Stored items
- - - - - - -

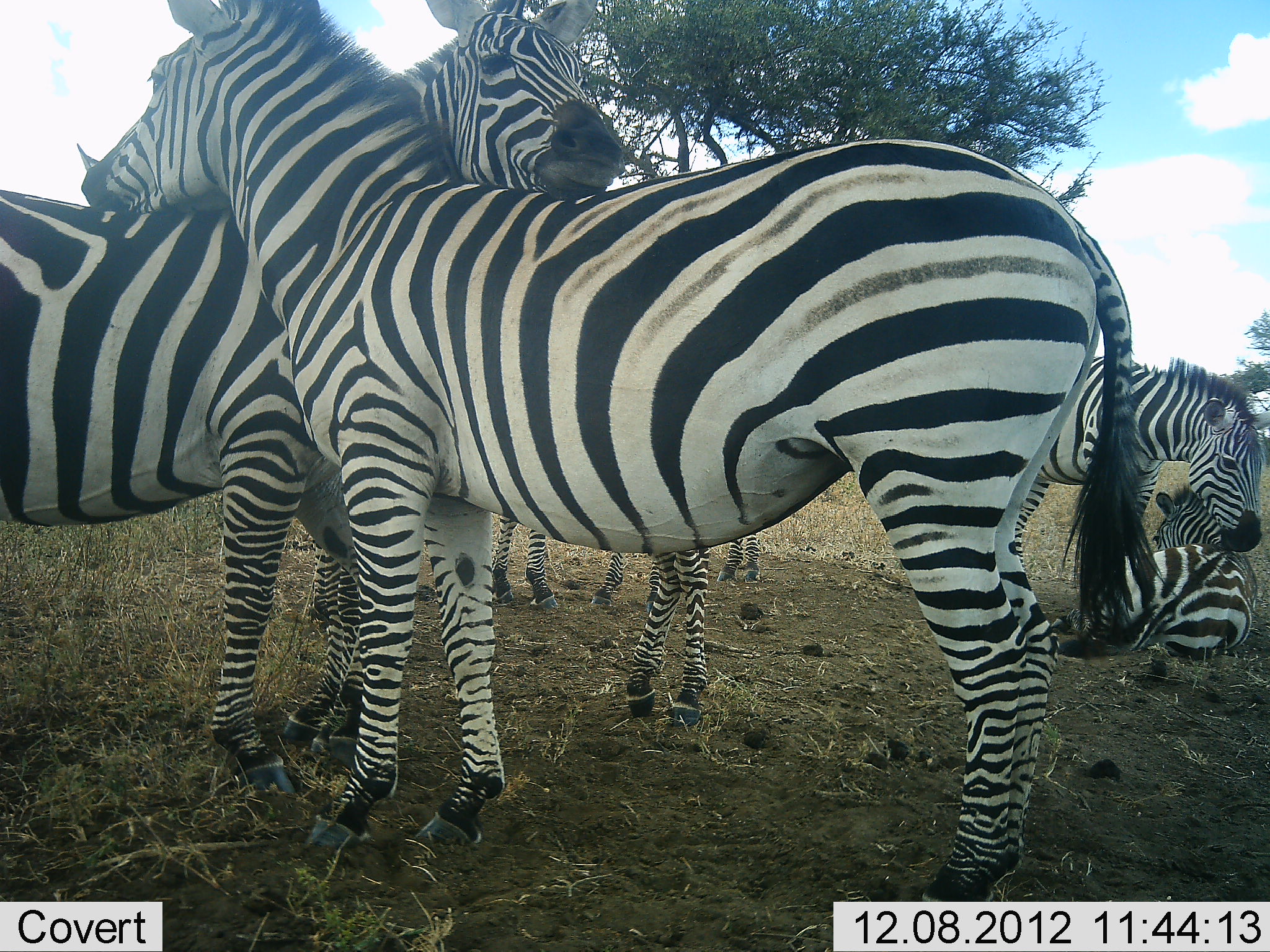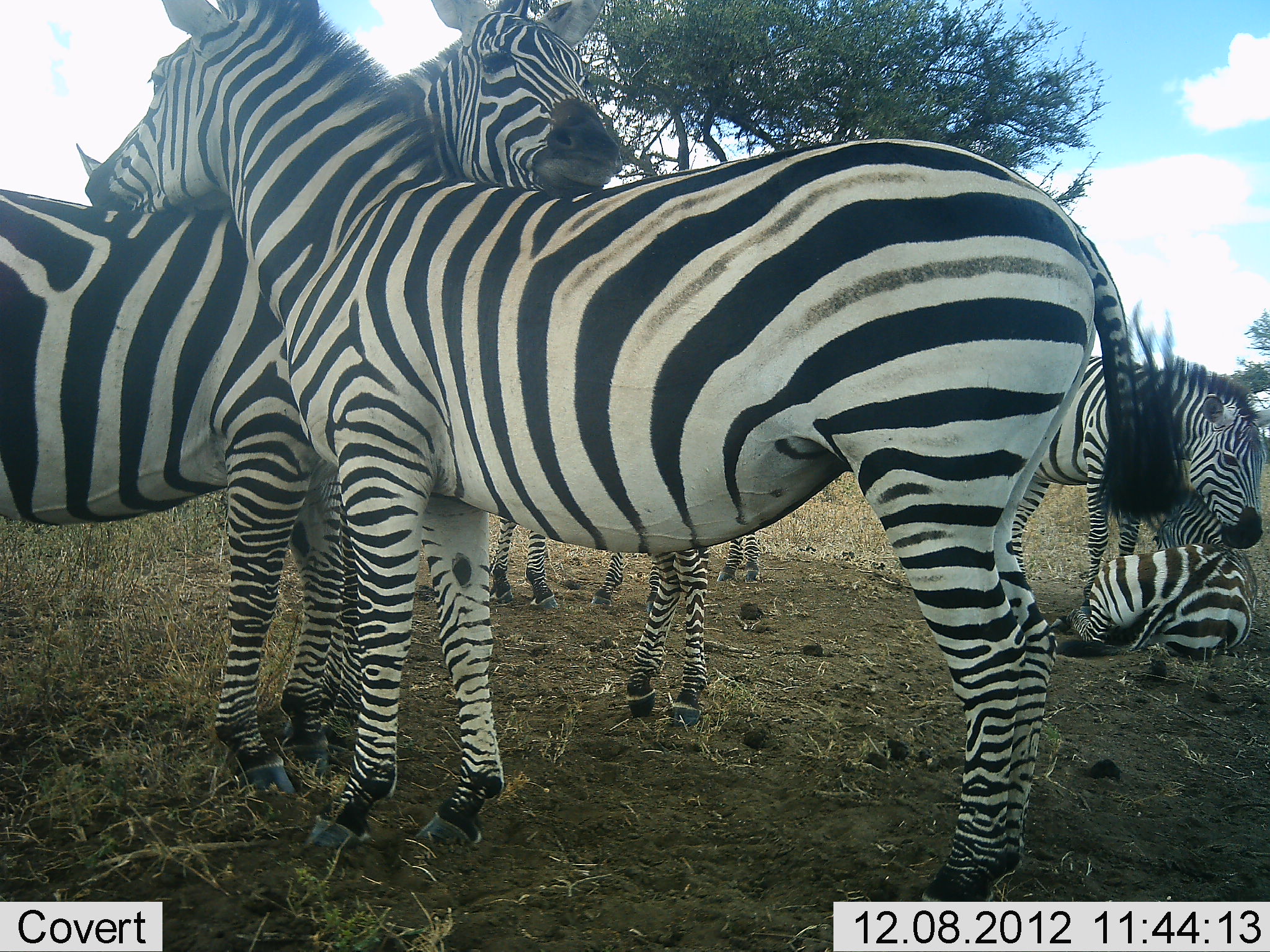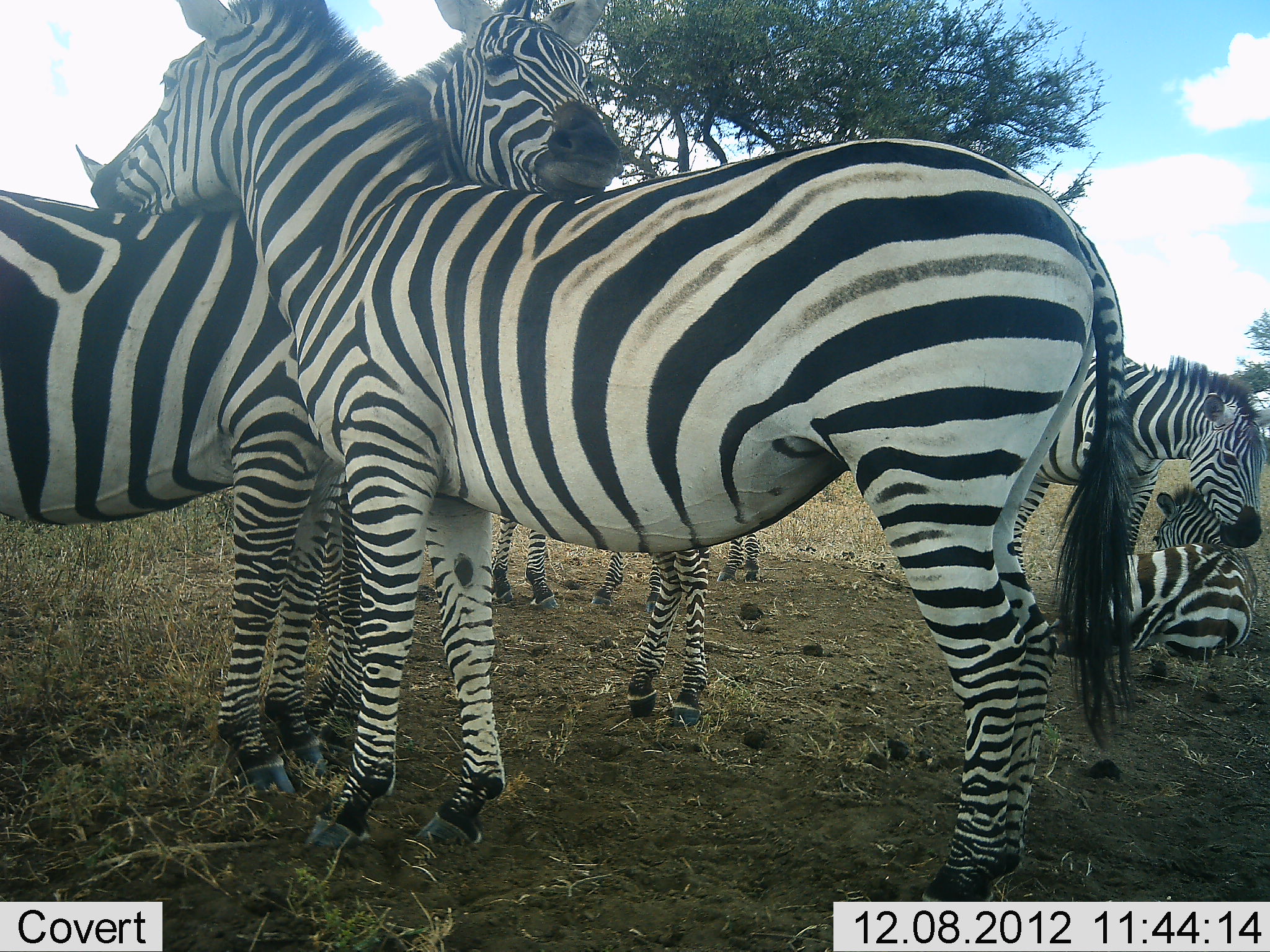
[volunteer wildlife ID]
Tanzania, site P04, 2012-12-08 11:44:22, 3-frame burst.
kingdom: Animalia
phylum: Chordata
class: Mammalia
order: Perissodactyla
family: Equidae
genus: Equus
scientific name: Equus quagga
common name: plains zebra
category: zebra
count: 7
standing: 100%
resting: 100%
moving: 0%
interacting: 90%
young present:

- - - - - - -

- [TASK DESCRIPTION]: Although the records contain pictures, print only the rest, exactly as written.

- [TASK ANSWER]:
[volunteer wildlife ID]
Tanzania, site P04, 2012-12-08 11:44:22, 3-frame burst.
kingdom: Animalia
phylum: Chordata
class: Mammalia
order: Perissodactyla
family: Equidae
genus: Equus
scientific name: Equus quagga
common name: plains zebra
category: zebra
count: 7
standing: 100%
resting: 100%
moving: 0%
interacting: 90%
young present:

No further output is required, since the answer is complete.